**How to complete this task**: Could you give the data below again exactly, apart from the pictures?

**Information shown**:
• • • • • • •
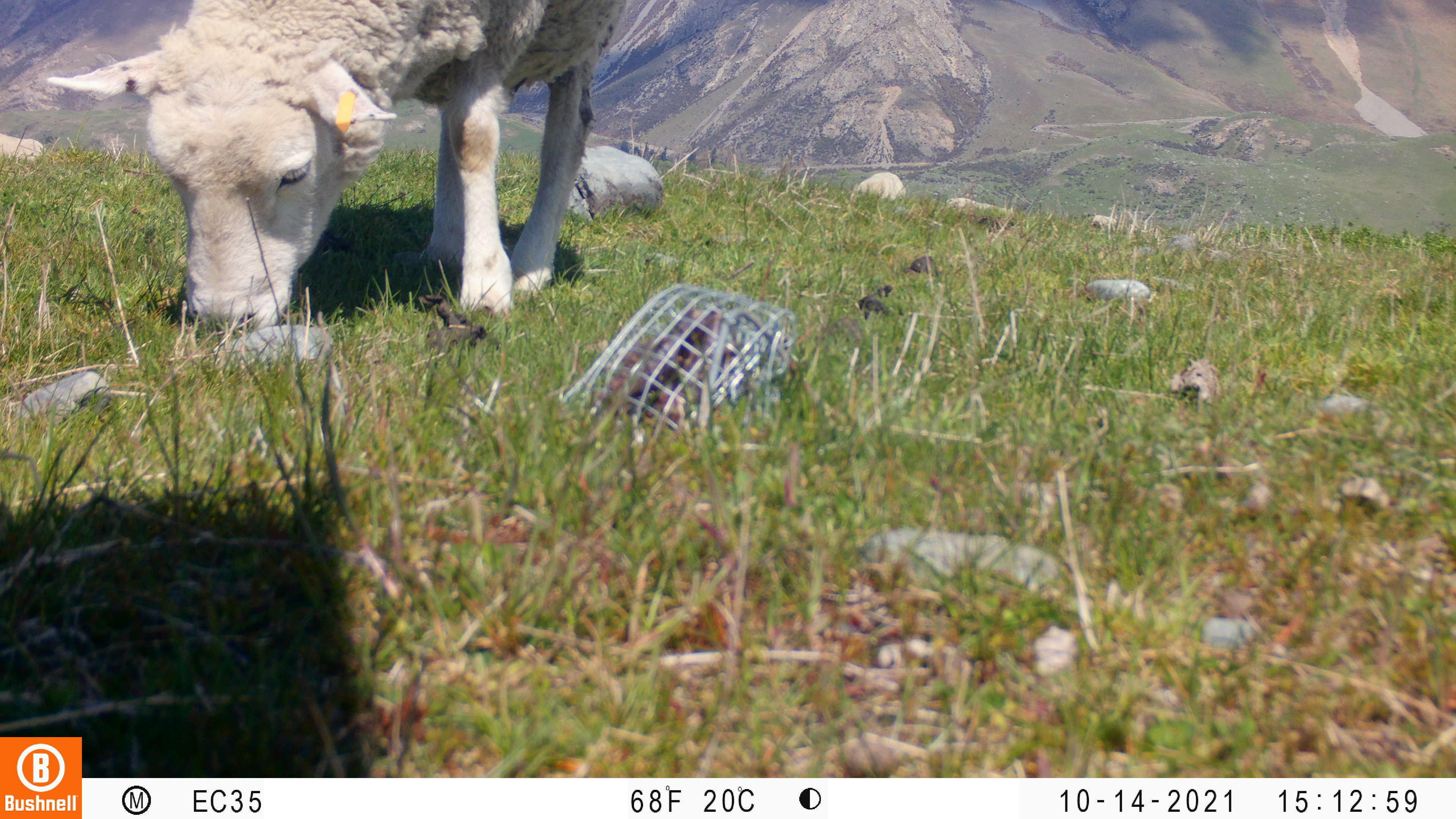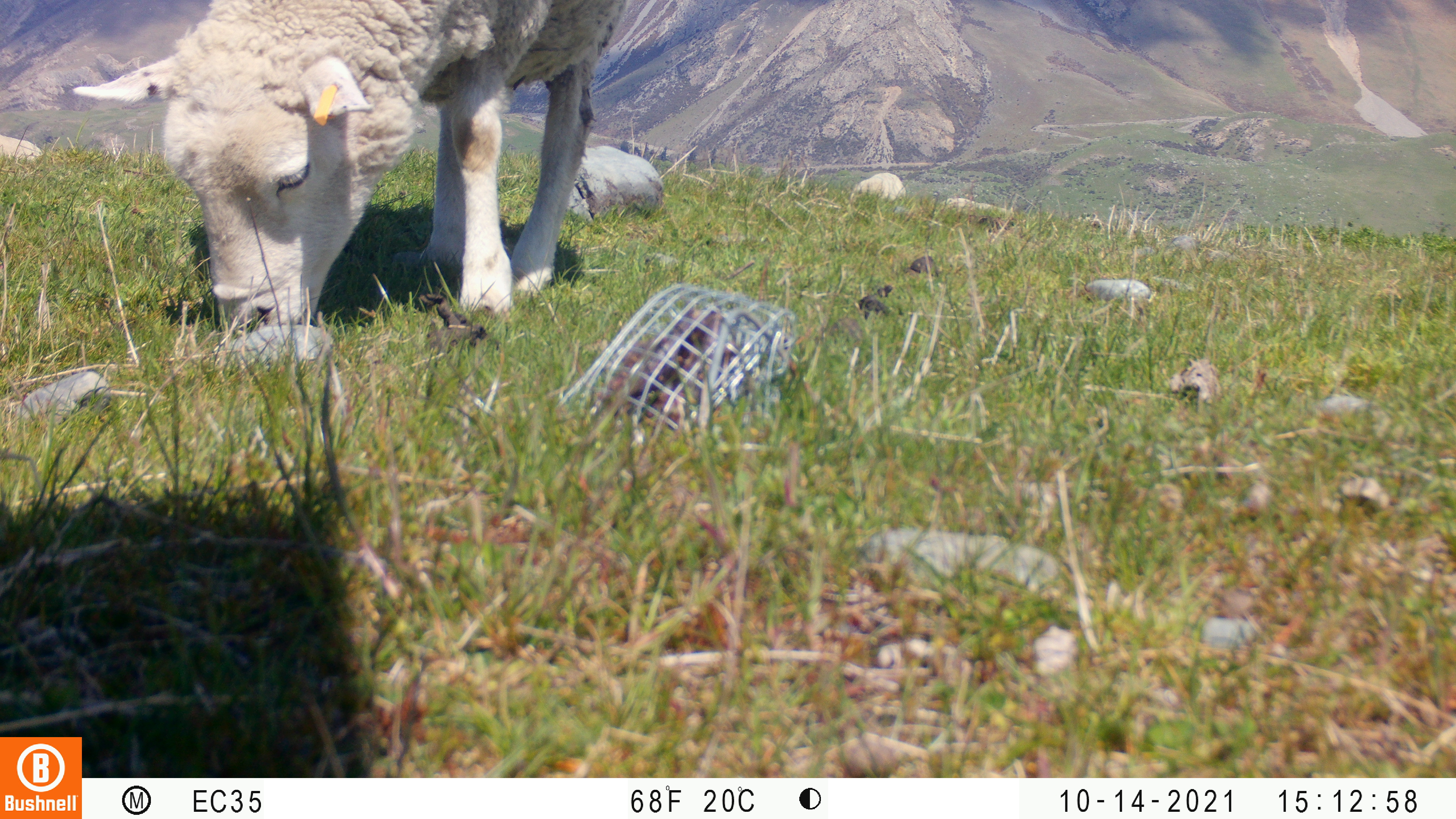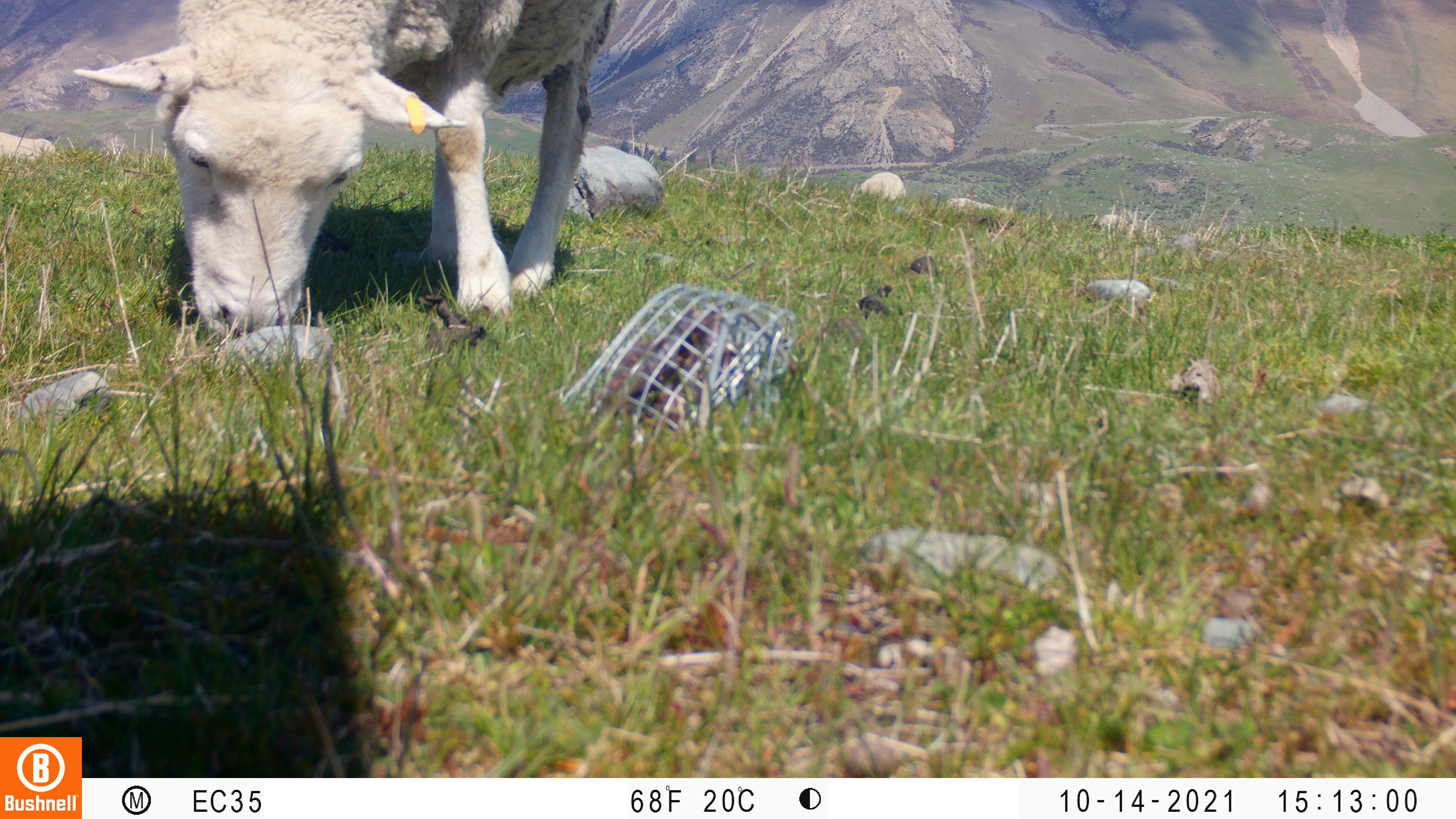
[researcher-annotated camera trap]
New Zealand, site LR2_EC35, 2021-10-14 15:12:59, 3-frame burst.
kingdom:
• • • • • • •
**Task answer**:
[researcher-annotated camera trap]
New Zealand, site LR2_EC35, 2021-10-14 15:12:59, 3-frame burst.
kingdom:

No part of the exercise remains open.